"""

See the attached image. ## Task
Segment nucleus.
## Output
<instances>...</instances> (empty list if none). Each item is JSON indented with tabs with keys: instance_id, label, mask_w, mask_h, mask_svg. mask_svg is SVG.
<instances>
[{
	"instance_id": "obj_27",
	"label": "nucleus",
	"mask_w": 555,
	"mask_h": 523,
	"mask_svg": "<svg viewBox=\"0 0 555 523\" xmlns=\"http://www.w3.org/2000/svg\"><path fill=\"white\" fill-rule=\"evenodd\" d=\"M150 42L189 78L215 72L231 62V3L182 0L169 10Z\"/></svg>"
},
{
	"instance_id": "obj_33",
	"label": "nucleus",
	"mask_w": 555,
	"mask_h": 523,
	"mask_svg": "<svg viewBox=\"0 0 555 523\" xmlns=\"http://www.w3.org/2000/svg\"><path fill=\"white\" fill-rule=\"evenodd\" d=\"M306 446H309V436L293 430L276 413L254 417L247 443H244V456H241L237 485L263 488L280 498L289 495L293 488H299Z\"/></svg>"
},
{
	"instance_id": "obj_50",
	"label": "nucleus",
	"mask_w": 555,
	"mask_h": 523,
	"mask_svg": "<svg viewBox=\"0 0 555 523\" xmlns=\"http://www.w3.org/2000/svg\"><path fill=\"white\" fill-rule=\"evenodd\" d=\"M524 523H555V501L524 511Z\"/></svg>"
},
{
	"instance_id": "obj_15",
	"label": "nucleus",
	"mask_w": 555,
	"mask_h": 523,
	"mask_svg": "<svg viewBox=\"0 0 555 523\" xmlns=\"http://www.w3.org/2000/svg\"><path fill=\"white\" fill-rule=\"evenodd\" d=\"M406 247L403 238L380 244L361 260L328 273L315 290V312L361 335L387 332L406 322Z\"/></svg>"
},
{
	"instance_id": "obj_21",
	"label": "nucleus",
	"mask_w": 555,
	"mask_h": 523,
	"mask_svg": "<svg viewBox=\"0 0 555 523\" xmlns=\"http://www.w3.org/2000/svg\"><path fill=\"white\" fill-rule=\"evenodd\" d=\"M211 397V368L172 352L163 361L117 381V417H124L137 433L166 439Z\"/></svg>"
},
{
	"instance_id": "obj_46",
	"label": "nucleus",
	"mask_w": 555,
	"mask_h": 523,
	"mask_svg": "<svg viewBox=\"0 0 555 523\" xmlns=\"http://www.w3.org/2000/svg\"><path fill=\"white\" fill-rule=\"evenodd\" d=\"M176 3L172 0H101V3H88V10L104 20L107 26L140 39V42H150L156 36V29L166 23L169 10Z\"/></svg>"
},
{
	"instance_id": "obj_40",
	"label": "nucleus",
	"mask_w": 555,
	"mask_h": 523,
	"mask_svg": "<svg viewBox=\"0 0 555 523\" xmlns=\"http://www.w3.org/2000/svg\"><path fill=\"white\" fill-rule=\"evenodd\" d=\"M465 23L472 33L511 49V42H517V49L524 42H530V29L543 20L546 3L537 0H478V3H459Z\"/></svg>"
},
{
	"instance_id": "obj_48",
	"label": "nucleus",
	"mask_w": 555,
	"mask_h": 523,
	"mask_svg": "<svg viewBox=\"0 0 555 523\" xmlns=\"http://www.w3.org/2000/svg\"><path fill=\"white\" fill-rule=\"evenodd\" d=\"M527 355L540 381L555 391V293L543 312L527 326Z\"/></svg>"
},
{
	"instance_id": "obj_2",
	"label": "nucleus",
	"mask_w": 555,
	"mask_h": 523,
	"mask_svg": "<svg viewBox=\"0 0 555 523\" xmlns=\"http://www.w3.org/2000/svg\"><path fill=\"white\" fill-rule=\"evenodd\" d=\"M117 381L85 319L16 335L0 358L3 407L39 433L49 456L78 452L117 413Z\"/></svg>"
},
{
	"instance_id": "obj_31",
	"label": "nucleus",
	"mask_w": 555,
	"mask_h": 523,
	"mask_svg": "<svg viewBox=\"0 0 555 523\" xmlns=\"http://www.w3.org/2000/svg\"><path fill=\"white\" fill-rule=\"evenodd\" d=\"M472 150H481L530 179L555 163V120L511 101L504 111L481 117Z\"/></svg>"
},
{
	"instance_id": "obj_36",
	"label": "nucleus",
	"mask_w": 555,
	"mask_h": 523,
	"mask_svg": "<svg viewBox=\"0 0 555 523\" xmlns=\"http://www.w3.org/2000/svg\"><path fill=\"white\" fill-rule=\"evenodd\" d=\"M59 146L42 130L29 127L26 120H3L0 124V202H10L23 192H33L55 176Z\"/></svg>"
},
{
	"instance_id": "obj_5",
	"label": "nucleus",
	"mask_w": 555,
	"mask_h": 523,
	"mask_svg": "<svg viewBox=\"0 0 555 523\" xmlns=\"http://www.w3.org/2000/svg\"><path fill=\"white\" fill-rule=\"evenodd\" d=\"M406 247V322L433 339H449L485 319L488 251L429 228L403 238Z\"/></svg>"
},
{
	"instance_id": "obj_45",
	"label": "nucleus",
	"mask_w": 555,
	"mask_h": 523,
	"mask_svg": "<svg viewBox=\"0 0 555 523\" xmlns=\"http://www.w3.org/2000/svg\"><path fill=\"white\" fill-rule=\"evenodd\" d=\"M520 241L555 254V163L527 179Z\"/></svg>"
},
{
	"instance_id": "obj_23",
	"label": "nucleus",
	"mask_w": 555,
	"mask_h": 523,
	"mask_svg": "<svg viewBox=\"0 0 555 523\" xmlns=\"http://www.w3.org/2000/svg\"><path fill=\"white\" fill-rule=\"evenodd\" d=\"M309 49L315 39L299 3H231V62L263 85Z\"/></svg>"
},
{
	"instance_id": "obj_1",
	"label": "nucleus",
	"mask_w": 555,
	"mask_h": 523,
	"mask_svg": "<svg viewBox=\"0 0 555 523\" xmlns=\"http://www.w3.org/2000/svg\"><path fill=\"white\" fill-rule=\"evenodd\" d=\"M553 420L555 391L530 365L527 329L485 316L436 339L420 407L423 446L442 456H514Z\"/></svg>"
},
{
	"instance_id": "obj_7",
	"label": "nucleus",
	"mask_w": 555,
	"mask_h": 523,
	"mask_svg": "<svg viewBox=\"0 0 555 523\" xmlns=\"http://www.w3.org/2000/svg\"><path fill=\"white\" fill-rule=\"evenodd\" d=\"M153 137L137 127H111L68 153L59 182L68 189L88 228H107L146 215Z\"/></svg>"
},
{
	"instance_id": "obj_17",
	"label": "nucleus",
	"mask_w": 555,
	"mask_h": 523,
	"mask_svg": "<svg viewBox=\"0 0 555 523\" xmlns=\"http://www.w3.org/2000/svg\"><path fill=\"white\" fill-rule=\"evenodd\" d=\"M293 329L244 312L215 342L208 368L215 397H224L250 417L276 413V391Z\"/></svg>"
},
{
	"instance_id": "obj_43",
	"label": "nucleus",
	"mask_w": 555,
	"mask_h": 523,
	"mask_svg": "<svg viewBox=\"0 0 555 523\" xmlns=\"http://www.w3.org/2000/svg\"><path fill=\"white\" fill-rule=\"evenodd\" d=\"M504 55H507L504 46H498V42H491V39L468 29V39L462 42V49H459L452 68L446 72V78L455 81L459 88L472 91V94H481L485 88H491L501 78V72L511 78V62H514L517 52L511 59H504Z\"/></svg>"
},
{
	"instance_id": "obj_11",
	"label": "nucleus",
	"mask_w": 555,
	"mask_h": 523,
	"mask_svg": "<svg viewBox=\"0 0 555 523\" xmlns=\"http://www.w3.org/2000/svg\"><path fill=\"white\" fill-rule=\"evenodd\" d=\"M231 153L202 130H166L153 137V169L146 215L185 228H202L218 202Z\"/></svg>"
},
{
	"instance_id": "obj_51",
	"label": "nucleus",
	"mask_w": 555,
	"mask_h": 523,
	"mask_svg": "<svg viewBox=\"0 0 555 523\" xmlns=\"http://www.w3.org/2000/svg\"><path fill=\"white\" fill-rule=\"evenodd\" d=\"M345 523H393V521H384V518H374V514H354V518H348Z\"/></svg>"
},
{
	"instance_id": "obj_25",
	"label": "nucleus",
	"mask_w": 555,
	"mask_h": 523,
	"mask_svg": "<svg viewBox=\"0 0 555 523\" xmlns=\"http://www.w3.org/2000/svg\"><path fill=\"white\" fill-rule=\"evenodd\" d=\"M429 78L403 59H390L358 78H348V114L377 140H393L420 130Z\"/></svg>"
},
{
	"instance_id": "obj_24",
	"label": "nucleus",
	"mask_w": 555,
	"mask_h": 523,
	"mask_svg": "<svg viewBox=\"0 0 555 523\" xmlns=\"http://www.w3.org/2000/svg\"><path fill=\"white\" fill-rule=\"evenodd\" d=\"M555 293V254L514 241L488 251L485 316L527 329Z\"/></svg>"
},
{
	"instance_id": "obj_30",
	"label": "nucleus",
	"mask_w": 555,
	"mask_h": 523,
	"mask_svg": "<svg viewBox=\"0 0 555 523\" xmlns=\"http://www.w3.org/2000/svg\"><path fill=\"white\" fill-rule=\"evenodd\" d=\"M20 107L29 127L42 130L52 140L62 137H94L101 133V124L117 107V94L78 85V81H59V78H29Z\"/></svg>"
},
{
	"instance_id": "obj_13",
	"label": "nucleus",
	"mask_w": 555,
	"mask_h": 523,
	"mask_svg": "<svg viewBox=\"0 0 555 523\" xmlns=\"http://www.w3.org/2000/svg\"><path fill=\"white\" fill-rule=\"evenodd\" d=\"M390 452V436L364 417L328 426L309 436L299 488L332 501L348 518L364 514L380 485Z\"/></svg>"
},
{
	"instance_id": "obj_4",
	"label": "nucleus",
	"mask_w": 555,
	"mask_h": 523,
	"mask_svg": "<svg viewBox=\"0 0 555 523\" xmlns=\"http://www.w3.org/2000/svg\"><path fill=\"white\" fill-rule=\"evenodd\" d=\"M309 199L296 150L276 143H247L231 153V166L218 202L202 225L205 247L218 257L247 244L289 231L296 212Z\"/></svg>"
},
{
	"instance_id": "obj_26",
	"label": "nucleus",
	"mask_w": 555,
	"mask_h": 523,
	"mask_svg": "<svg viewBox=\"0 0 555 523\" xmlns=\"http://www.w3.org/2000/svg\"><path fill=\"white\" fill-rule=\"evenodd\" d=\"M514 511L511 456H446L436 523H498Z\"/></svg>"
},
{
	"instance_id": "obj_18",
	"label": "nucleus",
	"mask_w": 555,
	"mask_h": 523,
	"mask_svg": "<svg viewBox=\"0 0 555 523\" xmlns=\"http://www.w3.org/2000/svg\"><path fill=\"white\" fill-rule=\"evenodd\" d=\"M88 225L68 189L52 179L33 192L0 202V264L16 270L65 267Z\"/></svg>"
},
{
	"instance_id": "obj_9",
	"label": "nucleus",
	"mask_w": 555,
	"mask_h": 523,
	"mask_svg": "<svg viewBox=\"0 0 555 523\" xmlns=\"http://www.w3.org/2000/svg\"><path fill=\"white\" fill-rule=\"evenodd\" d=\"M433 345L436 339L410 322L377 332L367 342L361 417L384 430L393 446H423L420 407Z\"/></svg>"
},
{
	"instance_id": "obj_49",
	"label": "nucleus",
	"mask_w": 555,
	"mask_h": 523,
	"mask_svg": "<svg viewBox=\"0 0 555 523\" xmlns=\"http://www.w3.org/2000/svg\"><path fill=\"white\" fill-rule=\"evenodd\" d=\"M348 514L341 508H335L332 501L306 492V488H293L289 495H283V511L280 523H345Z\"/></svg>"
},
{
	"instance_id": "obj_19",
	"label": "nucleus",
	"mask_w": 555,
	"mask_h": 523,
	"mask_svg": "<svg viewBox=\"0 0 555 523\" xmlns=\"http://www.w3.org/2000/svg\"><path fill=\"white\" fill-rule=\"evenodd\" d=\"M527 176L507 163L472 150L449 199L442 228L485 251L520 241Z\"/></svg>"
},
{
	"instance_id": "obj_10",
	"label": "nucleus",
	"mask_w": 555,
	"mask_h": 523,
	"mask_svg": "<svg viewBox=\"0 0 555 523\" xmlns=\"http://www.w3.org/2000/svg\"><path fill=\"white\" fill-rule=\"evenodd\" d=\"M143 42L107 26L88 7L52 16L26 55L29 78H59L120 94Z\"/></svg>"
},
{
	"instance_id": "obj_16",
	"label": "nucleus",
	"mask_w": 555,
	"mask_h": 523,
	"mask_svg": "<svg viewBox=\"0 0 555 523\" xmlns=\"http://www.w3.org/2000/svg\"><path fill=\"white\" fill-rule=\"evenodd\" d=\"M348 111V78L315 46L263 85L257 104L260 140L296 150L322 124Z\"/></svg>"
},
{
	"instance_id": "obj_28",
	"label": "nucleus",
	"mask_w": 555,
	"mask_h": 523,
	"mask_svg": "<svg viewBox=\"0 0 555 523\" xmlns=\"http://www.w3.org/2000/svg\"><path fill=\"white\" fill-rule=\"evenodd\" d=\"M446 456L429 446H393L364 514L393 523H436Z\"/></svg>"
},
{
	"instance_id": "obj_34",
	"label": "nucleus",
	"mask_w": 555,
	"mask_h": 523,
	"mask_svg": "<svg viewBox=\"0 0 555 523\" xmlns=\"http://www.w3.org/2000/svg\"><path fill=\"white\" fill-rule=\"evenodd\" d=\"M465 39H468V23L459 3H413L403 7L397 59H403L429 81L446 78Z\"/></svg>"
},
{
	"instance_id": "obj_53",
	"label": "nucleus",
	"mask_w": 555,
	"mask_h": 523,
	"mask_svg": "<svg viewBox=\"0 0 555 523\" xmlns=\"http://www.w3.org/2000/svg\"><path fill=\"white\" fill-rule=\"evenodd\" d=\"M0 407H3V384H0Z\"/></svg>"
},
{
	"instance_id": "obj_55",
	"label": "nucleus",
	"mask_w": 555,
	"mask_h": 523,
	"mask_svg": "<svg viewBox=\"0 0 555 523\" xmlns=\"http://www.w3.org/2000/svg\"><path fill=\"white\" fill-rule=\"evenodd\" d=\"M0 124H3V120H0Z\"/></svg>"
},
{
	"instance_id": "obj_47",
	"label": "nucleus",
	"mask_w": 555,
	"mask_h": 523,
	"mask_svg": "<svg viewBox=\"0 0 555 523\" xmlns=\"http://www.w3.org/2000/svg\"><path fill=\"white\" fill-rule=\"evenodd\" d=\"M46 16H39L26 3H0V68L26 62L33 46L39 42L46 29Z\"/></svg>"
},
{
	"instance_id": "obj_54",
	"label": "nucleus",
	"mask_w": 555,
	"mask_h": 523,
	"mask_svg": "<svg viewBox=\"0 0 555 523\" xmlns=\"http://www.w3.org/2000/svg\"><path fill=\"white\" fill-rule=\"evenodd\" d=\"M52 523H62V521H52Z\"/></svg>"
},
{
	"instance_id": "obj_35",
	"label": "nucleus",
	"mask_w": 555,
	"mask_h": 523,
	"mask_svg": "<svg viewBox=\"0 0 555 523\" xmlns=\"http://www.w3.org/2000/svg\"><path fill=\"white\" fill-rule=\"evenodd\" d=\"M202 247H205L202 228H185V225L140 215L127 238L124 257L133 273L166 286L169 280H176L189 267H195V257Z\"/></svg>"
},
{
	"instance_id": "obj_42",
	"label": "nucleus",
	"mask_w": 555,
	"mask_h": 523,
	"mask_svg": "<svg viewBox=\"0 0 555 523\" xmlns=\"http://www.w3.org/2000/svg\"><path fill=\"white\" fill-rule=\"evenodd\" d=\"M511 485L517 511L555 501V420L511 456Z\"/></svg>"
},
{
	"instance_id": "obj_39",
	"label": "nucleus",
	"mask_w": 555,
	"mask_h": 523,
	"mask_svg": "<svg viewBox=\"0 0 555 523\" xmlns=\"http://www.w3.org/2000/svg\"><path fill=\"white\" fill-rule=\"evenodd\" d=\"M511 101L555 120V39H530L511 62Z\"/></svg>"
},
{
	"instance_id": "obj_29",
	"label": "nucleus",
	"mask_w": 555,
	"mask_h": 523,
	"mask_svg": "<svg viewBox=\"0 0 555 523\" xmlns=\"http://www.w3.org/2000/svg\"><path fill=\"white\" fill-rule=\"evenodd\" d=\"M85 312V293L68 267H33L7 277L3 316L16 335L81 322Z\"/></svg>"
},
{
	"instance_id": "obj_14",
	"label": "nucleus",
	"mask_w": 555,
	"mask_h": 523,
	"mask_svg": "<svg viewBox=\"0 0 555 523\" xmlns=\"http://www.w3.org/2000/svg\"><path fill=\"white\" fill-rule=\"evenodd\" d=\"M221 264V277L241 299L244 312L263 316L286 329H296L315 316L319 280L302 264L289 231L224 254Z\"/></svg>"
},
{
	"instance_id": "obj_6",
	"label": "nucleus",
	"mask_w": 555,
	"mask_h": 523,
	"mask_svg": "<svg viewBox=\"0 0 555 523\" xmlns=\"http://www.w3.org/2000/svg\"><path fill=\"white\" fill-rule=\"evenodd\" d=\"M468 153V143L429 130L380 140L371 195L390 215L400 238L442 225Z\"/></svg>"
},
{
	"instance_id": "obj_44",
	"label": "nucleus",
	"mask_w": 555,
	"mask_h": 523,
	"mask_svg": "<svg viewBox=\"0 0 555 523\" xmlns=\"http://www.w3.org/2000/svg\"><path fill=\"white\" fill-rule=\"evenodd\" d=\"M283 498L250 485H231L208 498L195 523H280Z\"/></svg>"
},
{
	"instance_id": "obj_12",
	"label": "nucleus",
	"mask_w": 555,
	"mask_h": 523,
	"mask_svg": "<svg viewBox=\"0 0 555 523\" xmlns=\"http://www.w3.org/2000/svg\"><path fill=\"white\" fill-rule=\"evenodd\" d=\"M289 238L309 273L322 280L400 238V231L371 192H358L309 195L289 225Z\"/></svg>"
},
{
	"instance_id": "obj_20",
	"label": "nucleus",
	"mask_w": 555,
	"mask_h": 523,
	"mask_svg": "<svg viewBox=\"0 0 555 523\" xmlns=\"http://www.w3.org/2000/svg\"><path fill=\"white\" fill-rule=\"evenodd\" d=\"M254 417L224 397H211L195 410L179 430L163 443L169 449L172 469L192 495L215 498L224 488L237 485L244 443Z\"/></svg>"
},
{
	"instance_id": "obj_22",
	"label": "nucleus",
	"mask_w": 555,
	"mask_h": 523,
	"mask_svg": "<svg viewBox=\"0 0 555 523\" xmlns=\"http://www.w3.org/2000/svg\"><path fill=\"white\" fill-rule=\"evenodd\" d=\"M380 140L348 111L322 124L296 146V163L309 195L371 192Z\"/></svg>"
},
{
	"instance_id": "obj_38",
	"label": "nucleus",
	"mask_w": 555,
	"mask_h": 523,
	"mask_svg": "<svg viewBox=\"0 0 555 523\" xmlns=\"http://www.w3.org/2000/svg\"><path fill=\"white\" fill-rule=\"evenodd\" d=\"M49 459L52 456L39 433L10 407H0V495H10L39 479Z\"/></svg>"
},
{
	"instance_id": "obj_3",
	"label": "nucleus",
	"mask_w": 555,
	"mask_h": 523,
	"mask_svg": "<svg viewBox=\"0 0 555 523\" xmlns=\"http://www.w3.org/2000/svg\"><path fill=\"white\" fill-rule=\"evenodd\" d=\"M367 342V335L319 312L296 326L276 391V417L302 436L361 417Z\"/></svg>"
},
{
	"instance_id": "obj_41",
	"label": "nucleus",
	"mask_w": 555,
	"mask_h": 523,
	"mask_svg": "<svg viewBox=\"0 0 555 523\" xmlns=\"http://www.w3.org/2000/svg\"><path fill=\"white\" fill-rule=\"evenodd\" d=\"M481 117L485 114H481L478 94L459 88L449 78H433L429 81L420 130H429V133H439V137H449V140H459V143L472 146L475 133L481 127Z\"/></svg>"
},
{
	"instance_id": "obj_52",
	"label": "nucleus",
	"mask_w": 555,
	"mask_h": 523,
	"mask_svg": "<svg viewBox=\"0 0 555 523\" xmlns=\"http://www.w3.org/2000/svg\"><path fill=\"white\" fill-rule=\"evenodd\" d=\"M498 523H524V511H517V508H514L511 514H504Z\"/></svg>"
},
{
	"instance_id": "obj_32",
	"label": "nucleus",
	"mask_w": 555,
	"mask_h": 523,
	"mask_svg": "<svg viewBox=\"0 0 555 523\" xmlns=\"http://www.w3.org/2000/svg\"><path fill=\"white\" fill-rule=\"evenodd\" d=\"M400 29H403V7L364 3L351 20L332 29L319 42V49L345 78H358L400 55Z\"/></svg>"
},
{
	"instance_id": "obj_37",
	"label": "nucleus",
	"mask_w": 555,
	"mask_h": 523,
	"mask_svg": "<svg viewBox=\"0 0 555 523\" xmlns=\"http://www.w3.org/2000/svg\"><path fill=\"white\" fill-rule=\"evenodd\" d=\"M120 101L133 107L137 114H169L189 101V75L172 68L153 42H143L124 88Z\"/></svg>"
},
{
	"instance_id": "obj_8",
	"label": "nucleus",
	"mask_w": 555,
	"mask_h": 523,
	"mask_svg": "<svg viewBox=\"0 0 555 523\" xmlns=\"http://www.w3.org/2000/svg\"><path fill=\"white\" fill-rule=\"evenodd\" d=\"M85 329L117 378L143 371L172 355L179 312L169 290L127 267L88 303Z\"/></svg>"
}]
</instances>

"""

> _What to work on_: Count the lines above that contain the string "instances", matching case exactly, and give only that number.

> _Exercise solution_: 3